**WHAT TO PRODUCE**
Show every line in the records below that contains the word "genus".

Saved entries
# # # #

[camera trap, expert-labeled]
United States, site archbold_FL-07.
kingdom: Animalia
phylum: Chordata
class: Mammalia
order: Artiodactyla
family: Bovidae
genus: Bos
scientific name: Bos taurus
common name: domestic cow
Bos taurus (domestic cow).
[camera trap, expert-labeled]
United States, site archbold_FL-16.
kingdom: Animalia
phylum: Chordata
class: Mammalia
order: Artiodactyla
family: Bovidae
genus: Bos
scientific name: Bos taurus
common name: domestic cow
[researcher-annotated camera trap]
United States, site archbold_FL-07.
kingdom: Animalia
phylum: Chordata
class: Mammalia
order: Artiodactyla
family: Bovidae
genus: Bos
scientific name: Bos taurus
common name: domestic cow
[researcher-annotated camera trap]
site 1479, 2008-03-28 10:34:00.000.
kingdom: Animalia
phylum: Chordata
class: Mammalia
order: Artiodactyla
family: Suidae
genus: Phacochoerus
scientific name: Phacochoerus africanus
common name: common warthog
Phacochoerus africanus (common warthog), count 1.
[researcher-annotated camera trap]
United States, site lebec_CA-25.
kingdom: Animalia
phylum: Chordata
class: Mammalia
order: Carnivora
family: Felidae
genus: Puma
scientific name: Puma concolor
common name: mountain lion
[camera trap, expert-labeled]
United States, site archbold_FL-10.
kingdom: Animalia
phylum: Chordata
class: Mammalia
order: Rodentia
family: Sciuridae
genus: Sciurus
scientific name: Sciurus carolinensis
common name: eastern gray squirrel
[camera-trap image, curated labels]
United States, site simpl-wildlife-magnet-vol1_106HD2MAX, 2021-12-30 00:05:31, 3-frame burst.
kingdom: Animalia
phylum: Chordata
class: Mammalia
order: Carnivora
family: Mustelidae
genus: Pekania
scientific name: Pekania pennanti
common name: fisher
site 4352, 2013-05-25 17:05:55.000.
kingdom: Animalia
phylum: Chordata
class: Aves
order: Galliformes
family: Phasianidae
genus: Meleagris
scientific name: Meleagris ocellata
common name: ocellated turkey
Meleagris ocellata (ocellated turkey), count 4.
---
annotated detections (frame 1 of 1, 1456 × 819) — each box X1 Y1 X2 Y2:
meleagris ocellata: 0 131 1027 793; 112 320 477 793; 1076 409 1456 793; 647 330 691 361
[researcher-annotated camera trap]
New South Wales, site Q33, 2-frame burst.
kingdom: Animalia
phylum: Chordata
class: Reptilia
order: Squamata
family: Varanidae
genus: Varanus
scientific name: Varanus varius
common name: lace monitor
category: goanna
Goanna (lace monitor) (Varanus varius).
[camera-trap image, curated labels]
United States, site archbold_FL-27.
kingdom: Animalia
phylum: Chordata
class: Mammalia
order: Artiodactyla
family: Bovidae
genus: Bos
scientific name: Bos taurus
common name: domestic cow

# # # #

**ANSWER TO THIS TASK**
genus: Bos
genus: Bos
genus: Bos
genus: Phacochoerus
genus: Puma
genus: Sciurus
genus: Pekania
genus: Meleagris
genus: Varanus
genus: Bos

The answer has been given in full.